By 2015 (6 years from now), amorphous silicon photovoltaic technology will use more than $900 million in silane gas and other silicon-based materials (sand will be a good thing to have a lot of).
It used to be that the crystalline silicon photovoltaic materials were the hot technology (as seen in the solar panels developed for space flight and the early PV panels used on home and business installations) for electricity generation.
But now, the thin-film PV materials are strong light absorbers and only need to be about 1 micrometer thick..... so the material costs are significantly reduced. The most common materials for thin-film PV are amorphous silicon, cadmium telluride (CdTe), and copper indium (gallium) diselenide (CIS or CIGS).
Each of these three is suitable for large-area deposition (on substrates of about 1-meter wide) and thus are suitable for high-volume manufacturing. The thin-film semiconductor layers are deposited onto either coated glass or stainless steel sheets.
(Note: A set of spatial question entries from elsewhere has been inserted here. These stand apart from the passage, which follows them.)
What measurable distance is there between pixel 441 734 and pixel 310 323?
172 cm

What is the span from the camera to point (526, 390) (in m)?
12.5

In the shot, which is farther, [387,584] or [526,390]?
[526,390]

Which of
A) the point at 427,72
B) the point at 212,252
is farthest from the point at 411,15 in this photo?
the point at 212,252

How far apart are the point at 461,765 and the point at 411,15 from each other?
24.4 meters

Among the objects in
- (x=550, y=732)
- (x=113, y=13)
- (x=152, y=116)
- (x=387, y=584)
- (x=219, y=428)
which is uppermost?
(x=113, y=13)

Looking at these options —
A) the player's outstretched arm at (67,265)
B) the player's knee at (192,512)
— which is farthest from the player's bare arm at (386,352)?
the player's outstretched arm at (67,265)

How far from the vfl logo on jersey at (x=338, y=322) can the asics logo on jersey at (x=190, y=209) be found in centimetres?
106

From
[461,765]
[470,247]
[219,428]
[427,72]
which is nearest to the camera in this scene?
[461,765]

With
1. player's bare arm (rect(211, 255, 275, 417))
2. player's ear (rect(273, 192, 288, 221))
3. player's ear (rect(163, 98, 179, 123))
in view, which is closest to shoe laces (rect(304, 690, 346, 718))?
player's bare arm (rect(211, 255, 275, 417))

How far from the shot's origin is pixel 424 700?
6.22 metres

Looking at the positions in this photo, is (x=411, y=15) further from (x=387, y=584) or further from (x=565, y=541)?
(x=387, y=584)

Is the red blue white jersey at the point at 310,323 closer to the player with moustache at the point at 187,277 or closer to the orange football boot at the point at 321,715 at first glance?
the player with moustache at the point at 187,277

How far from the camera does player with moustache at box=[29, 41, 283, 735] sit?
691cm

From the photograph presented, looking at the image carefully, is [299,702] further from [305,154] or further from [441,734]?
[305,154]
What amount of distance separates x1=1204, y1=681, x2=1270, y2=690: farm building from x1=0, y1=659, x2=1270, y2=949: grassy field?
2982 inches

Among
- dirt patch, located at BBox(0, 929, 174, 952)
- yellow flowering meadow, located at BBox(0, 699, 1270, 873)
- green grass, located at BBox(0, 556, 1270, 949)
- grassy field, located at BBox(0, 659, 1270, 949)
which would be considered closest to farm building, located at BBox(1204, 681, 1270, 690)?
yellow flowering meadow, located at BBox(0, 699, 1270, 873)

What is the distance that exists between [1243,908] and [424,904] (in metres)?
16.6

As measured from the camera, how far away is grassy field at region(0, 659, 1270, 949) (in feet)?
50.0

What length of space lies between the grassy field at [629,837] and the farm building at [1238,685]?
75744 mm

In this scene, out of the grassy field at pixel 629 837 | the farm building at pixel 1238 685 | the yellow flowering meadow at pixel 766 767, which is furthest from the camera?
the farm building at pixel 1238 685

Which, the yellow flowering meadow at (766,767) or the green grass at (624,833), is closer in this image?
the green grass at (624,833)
Research organizations and manufacturers are now exploring how to apply this chemistry to photovoltaic-capable inks--that when applied and dry, will generate a current when exposed to light and other inks that will conduct a current. This enables the high-volume printing of circuits and electricity generating components.
It's technological advances such as the one described above that will raise the bar on solar and alternate energy electricity generating processes!